Technology and Writers
For Writers: Using and Writing About Technology
It used to be that writers really only had to be able to flail through Word so they could write their books and mail their paper manuscript to their editor. Those days are over.
I’ve seen increasingly severe consequences when writers don’t understand the technology that’s transformed the business of writing.
Technology in Your Fiction
Then there’s fiction in which a writer embarrasses herself by getting details wrong. Not just a little wrong, but a lot. I’m hoping some writers will try to get this right. Here’s a couple of my posts about technology mistakes in fiction:
- Computers for Writers: Hacking 99
- Servers and server rooms.
Not Understanding The Digital Age is Disastrous For Writers
Self-publishing means that writers who used to hand over all the work after the writing to a traditional publisher are now doing that work themselves. Doing so means they make MORE money than if they were traditional publishing alone (or at all).
A writer who doesn’t understand the digital landscape is not going to understand the significance of the challenges traditional publishers face as their analogue based business transforms to a digital one. This matters. It really, truly does. No writer can make the best decision about her career if she doesn’t understand the basics.
I have seen writers wasting time and coming to wrong conclusions that materially affect their bottom line because they don’t understand this. I see publishers doing the same thing. The basic topology of the internet, with its robust, distributed system of servers, has huge implications for how analog publishing needs to transform in the digital age.
Right now, publishers are not making the transformation. They’re doing better than the music business did, but they’re not doing better enough (if you will). Instead, we see the CEO of Harper-Collins seriously suggesting that bookstores charge customers to browse. A corporate mind-set stuck in figuring out how to keep the business the same dooms the business.
For good or ill, publishing is now a digital business. Publishers already do print well. Fine. Keep your print business in place; it’s probably never going away entirely. But the digital side means NEW processes.

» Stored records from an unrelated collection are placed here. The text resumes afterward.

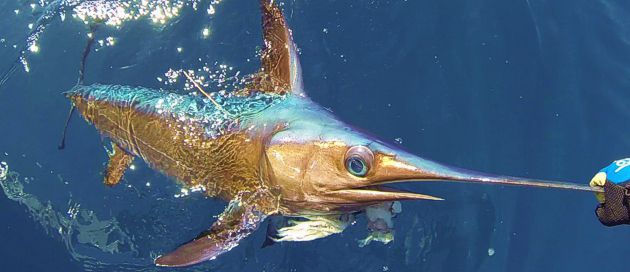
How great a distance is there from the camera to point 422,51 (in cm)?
487

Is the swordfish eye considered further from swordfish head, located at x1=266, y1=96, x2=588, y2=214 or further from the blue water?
the blue water

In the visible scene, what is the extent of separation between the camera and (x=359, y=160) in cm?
242

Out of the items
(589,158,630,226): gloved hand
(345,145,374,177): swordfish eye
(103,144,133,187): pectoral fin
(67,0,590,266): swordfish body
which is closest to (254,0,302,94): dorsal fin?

It means leveraging what digital processes do well: automation and simplification.
You know what I’d do if I owned one of the Big 5 or 6? I’d ask for cash and go buy O’Reilly, and then I’d let that division re-provision my publishing process. From the ground up, because that only makes my print process better.
Good vs. Good Enough
Let’s take the process of creating a file that will upload to various vendors with the greatest chance of providing a good experience for the reader. By the way, this discussion is not about the story you publish. It’s about the reader’s visual experience.
I’m all about writers being able to upload a Word document. Not because the result is good, but because the result is “Good Enough.” Most writers need to settle for good enough because we don’t yet have tools that make it easy to create an elegant eBook without also knowing a lot about html and css. Writers should understand they’re settling and by and large, they don’t.

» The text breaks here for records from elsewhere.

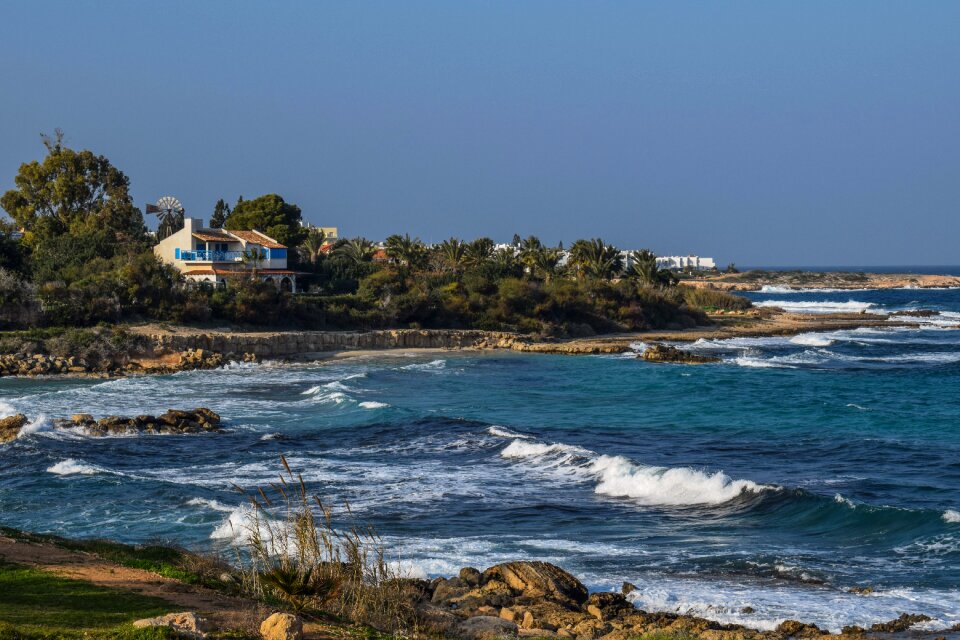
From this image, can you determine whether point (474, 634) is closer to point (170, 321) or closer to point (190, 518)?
point (190, 518)

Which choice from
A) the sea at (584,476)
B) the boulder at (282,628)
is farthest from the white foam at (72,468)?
the boulder at (282,628)

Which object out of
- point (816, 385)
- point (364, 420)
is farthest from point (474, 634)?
point (816, 385)

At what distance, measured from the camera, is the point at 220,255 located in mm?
65438

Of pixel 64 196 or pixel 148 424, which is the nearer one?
pixel 148 424

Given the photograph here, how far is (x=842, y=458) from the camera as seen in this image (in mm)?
25422

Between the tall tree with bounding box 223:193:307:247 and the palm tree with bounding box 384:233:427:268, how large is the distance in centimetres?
662

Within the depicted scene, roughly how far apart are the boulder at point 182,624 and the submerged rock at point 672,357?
43186 millimetres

Sadly, “good enough” for the author disrespects the reader. Readers deserve an elegant, barrier-free reading experience and most often they don’t get that.

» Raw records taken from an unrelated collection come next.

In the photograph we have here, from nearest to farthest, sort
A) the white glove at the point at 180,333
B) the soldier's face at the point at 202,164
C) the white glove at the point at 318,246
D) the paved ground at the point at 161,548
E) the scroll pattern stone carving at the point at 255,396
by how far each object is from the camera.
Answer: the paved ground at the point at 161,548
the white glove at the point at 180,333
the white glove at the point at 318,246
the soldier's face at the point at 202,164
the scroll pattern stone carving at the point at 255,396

Every non-native upload of an eBook file comes with compromises. The “good enough” Word upload means authors may not understand why they cannot upload the Word document that comes with the results of a scanned book. This also means that when there is a problem with the result of a Word upload, the author is not equipped to fix the problem.
I guess the piracy one is too easy. Besides, most authors are so emotionally wound up about this that I have yet to see the actual facts have much of an impact.
How about this? I hear authors speculating about aspects of Amazon’s website. It’s pretty apparent they don’t understand how a website that serves up content 24/7 world-wide has to operate. In fact, it’s such a new problem that Amazon, in fact, has invented lot of the systems that achieve this. Google as well, of course. In fact, their acquisition of You Tube was (I’m willing to bet) as much based in technology acquisition as it was function. What You Tube did to serve up its content was revolutionary to scaling an application from Hey, a few users are here to, hey, there are millions of users here. Per second.
(Flying at a high level here.) Amazon doesn’t have one server. They have thousands. They have web servers, database servers, file servers and more. They have appliances that load balance these servers. There isn’t one hard drive in those servers, there are 10 or 20 or more– thousands– and they’re all redundant and talking to each other. There are backup systems in place. They aren’t all in Seattle. They’re all over the world.